──────── Excerpt

Passive income is the holy grail of personal finance. Earning money without having to hustle for it sounds like a pretty good deal.
However, you might assume that passive income is only available to people higher up on the socio-economic ladder than you. If you’re not in the financial position to become venture capitalist, you might think that you’re going to have to toil for every dollar forever.
In the past, it may have been true that the ability to generate passive income required a certain level of wealth. But these days there are several ways to leverage your more modest investments into a passive income stream.
Equity crowdfunding offers a low barrier to entry for anyone interested in making passive income.
Related: The Best Passive Income Ideas That Actually Work
Here’s what you need to know about getting started in equity crowdfunding for passive income:
What is Equity Crowdfunding?
Equity crowdfunding is a modern way for entrepreneurs to get funding for their startup companies.
Banks have long been hesitant to lend money to unproven new companies. In the past, startups would need to seek funding from private equity firms and venture capitalists. But getting funds from such sources is not always easy.
However, entrepreneurs now have another possible source of venture capital: equity crowdfunding.
Equity crowdfunding works like platforms such as Kickstarter and GoFundMe. A company advertises itself on an equity crowdfunding platform, and a large group of individuals each contribute a small amount to raise the necessary funds.
Unlike straight crowdfunding sites, the money you put into equity crowdfunding is an investment rather than a donation.
In essence, you are investing money in a company before it goes public. You’re getting in on the ground floor, which was traditionally against the rules for an average investor.
Imagine what you would be worth now if you had invested $1,000 in Amazon when it was nothing more than a scrappy online bookstore out of Seattle. Becoming such an early investor is now a possibility through equity crowdfunding.
Though straight crowdfunding has been part of the internet almost from the beginning, equity crowdfunding has only been around for a few years. That’s because it’s only been legally allowed for a short time.
The History of Equity Crowdfunding
In 2012, the passage of the JOBS Act loosened many of the federal restrictions governing how companies are allowed to raise funds. Before 2012, SEC regulations prevented startups from using crowdfunding platforms. But until 2016, the rules limited investors in equity crowdfunding to “accredited investors.”
According to the SEC, to be an accredited investor you must earn an income that exceeds $200,000 a year or $300,000 if jointly filing with a spouse. If you don’t meet the income requirements, you can have a net worth that exceeds $1 million individually, not including any equity in your primary residence.
Here’s the full list of the qualifications required for accreditation.
However, because of the JOBS Act, non-accredited investors may also now invest via equity crowdfunding. Specifically, Title III of the JOBS Act, Regulation Crowdfunding, and Title IV, Regulation A+, allow for non-accredited investor funding in equity crowdfunding.
The Regulation Crowdfunding (CF) of the JOBS Act specifies that companies looking to raise up to $1,070,000 are now able to do so through crowdfunding portals.
The Regulation A+ of the JOBS Act is a little more complex. It specifies that eligible entities can raise up to $50 million in any 12-month period.
Related: The JOBS Act and Crowdfunding: New Investment Opportunities for the Average Joe
There are two tiers of crowdfunding available to these eligible entities:
Tier 1 Companies
These companies can raise up to $20 million in any 12-month period.
To do this, the company is required to provide all potential investors with a formal offering circular that has been reviewed by and filed with the SEC, as well as whatever state regulators govern the entity in its home state.

────────────────
──────── Source information

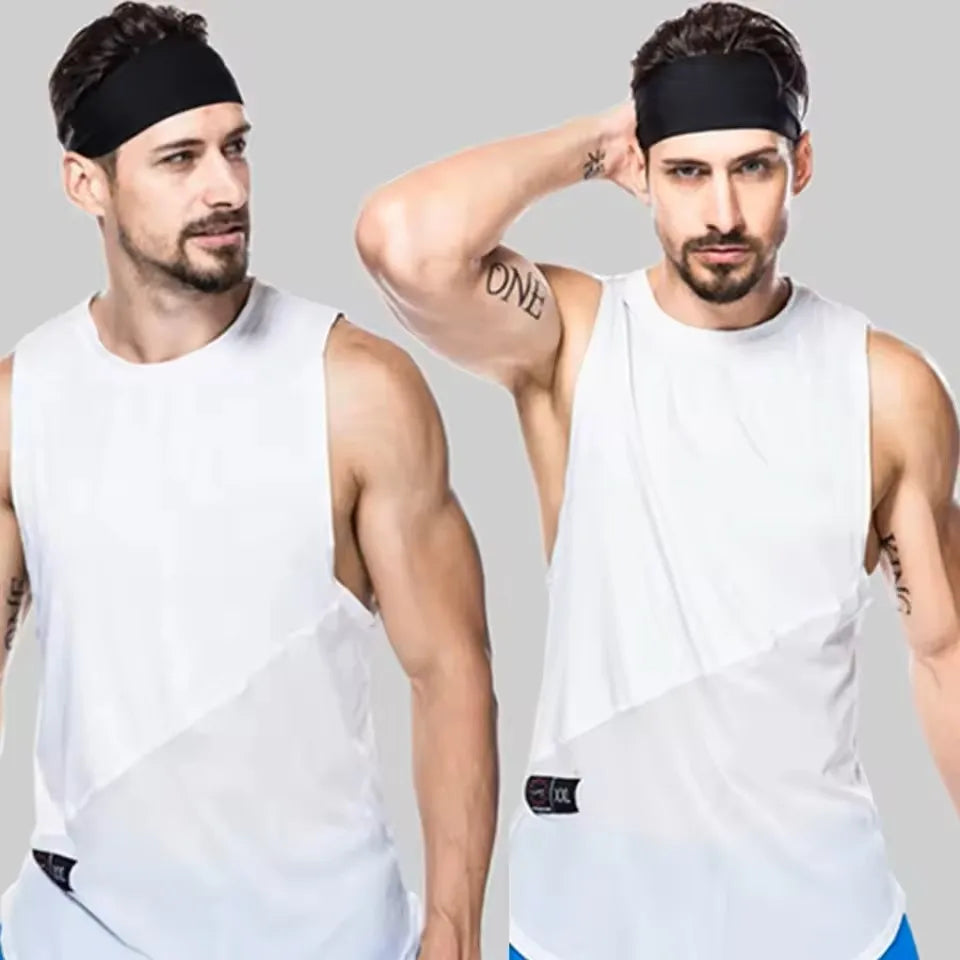 Sports Sweatbands Headband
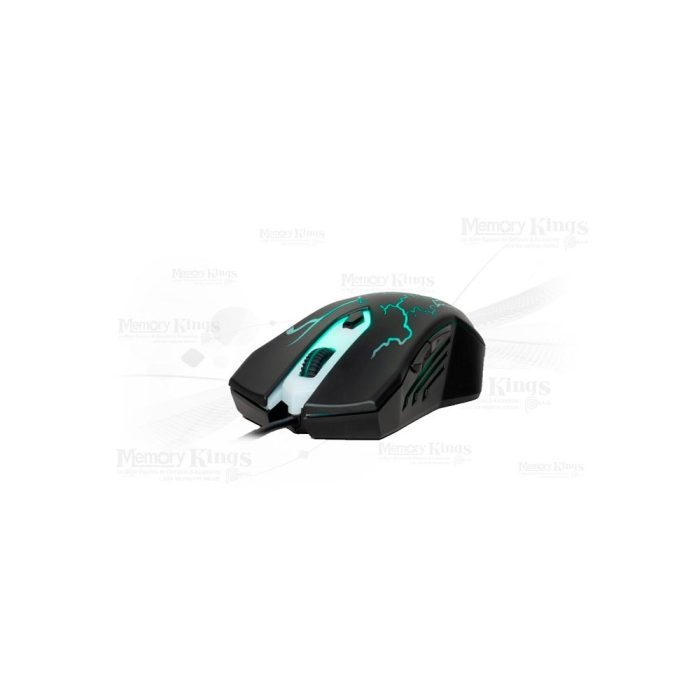 MOUSE GX GAMING Scorpion Spear RGB
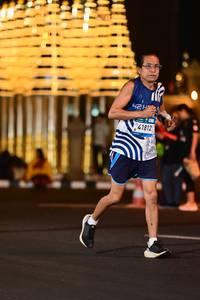 BIB: 
                            <button type="button" onclick="openModal(24523461)" class="btn btn-primary btn-sm float-right btn-popup" data-toggle="modal" data-target=".modal-high-quality">
                        <i class="fas fa-shopping-cart"></i> Add to Cart
                    </button>
                                            <button type="button" onclick="isThisMe(24523461, true)" class="btn btn-success btn-sm float-right btn-popup btn-isme hidden" data-toggle="tooltip" data-placement="bottom" title="นี่คือรูปของคุณใช่ไหม คลิกที่นี่เพื่อเอาเข้าอัลบั้ม">
                        <i class="fas fa-plus"></i> Add to album
                    </button>
                    <button type="button" onclick="isThisMe(24523461, false)" class="btn btn-warning btn-sm float-right btn-popup btn-isnotme hidden">
                        <i class="fas fa-ban"></i> Remove from album
                    </button>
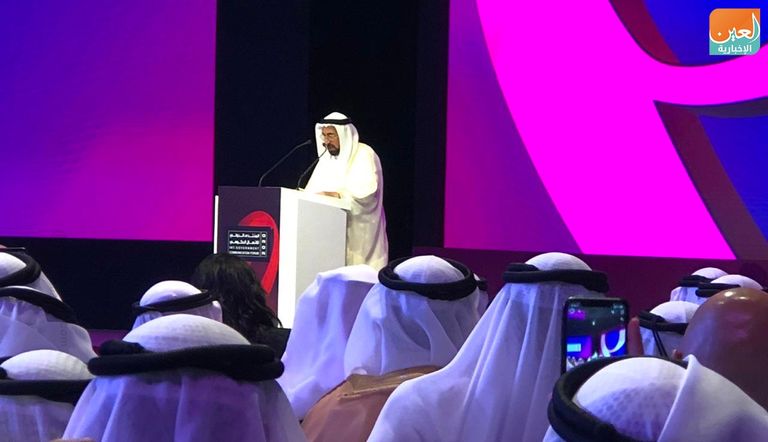 الشيخ الدكتور سلطان بن محمد القاسمي 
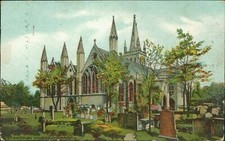 Great yarmouth nicholas for sale  MANCHESTER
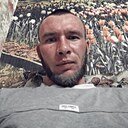 Сергей, 30 лет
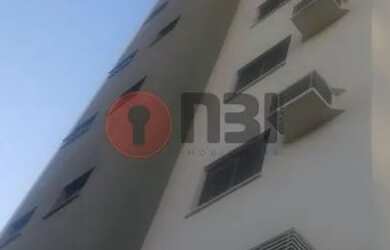 Imagem 12: SAO JOSE DO RIO PRETO - Residential / Apartment - BOA VISTA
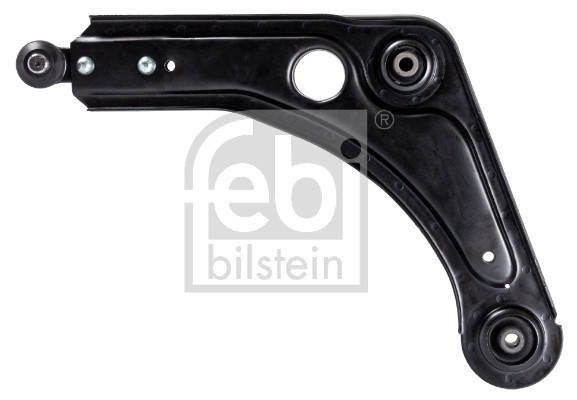 Track Control Arm - 05921 FEBI BILSTEIN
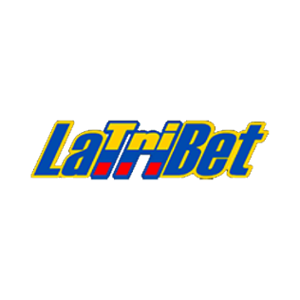 LaTriBet Casino Logo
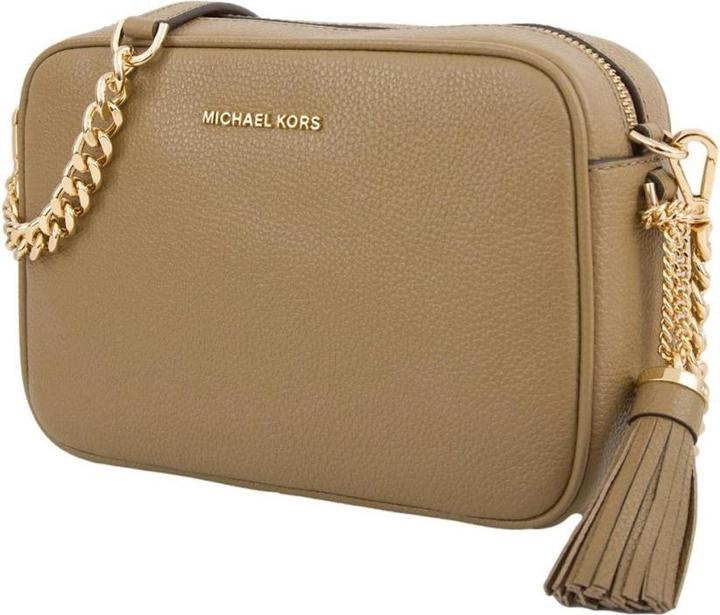 Image du produit Michael Kors Jet Set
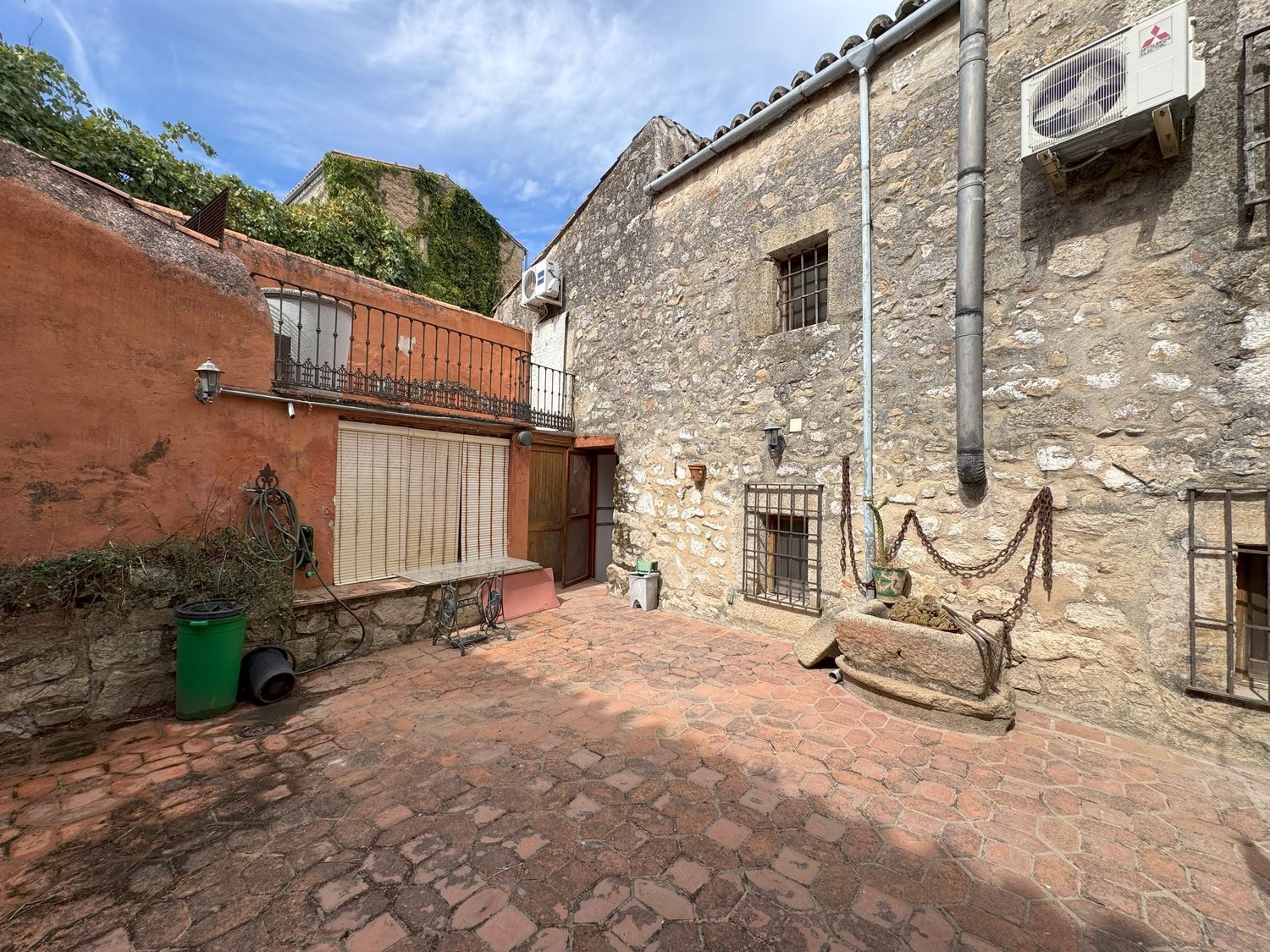 Casa en venta  Trujillo  53/87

────────────────

What the task asks
Write out the equity crowdfunding article from "Unlike straight crowdfunding" up to and including "through equity crowdfunding.", and replace "ground floor" with "very beginning". None of the listing has any connection to the article on equity crowdfunding.

Answer for the task
Unlike straight crowdfunding sites, the money you put into equity crowdfunding is an investment rather than a donation.
In essence, you are investing money in a company before it goes public. You’re getting in on the very beginning, which was traditionally against the rules for an average investor.
Imagine what you would be worth now if you had invested $1,000 in Amazon when it was nothing more than a scrappy online bookstore out of Seattle. Becoming such an early investor is now a possibility through equity crowdfunding.